BEGIN
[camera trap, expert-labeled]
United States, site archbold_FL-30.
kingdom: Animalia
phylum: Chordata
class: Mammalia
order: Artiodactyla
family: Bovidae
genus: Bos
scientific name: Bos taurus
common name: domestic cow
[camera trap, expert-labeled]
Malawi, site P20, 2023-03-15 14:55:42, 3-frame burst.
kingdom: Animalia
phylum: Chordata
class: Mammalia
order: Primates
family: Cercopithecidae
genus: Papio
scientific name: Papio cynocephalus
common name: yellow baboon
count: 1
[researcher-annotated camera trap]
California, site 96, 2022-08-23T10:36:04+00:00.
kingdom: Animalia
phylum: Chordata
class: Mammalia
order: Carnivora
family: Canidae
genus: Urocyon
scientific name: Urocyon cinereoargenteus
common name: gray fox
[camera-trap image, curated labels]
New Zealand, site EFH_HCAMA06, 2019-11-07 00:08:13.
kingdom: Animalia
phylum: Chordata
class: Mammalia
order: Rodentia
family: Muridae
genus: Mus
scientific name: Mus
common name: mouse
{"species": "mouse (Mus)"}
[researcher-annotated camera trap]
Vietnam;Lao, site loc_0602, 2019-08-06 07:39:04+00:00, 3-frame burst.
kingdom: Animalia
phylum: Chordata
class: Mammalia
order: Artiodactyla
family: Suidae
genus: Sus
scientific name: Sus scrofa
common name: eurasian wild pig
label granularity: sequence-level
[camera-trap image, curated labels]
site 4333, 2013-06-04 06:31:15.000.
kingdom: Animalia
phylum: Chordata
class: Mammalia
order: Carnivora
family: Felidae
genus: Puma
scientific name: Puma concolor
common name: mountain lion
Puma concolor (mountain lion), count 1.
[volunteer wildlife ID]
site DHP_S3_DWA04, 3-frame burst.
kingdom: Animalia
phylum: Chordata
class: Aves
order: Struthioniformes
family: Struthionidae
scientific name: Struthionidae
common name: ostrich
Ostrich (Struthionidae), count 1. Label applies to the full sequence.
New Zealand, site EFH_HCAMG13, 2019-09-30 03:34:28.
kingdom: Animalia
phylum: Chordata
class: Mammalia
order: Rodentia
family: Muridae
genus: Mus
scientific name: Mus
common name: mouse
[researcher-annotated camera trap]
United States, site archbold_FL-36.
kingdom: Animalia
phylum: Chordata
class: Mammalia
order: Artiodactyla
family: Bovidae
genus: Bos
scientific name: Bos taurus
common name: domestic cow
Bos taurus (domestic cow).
END
▶ [EXERCISE DIRECTIONS] The records above must be repeated exactly, in their entirety.

▶ [RESPONSE BELOW]
[camera trap, expert-labeled]
United States, site archbold_FL-30.
kingdom: Animalia
phylum: Chordata
class: Mammalia
order: Artiodactyla
family: Bovidae
genus: Bos
scientific name: Bos taurus
common name: domestic cow
[camera trap, expert-labeled]
Malawi, site P20, 2023-03-15 14:55:42, 3-frame burst.
kingdom: Animalia
phylum: Chordata
class: Mammalia
order: Primates
family: Cercopithecidae
genus: Papio
scientific name: Papio cynocephalus
common name: yellow baboon
count: 1
[researcher-annotated camera trap]
California, site 96, 2022-08-23T10:36:04+00:00.
kingdom: Animalia
phylum: Chordata
class: Mammalia
order: Carnivora
family: Canidae
genus: Urocyon
scientific name: Urocyon cinereoargenteus
common name: gray fox
[camera-trap image, curated labels]
New Zealand, site EFH_HCAMA06, 2019-11-07 00:08:13.
kingdom: Animalia
phylum: Chordata
class: Mammalia
order: Rodentia
family: Muridae
genus: Mus
scientific name: Mus
common name: mouse
{"species": "mouse (Mus)"}
[researcher-annotated camera trap]
Vietnam;Lao, site loc_0602, 2019-08-06 07:39:04+00:00, 3-frame burst.
kingdom: Animalia
phylum: Chordata
class: Mammalia
order: Artiodactyla
family: Suidae
genus: Sus
scientific name: Sus scrofa
common name: eurasian wild pig
label granularity: sequence-level
[camera-trap image, curated labels]
site 4333, 2013-06-04 06:31:15.000.
kingdom: Animalia
phylum: Chordata
class: Mammalia
order: Carnivora
family: Felidae
genus: Puma
scientific name: Puma concolor
common name: mountain lion
Puma concolor (mountain lion), count 1.
[volunteer wildlife ID]
site DHP_S3_DWA04, 3-frame burst.
kingdom: Animalia
phylum: Chordata
class: Aves
order: Struthioniformes
family: Struthionidae
scientific name: Struthionidae
common name: ostrich
Ostrich (Struthionidae), count 1. Label applies to the full sequence.
New Zealand, site EFH_HCAMG13, 2019-09-30 03:34:28.
kingdom: Animalia
phylum: Chordata
class: Mammalia
order: Rodentia
family: Muridae
genus: Mus
scientific name: Mus
common name: mouse
[researcher-annotated camera trap]
United States, site archbold_FL-36.
kingdom: Animalia
phylum: Chordata
class: Mammalia
order: Artiodactyla
family: Bovidae
genus: Bos
scientific name: Bos taurus
common name: domestic cow
Bos taurus (domestic cow).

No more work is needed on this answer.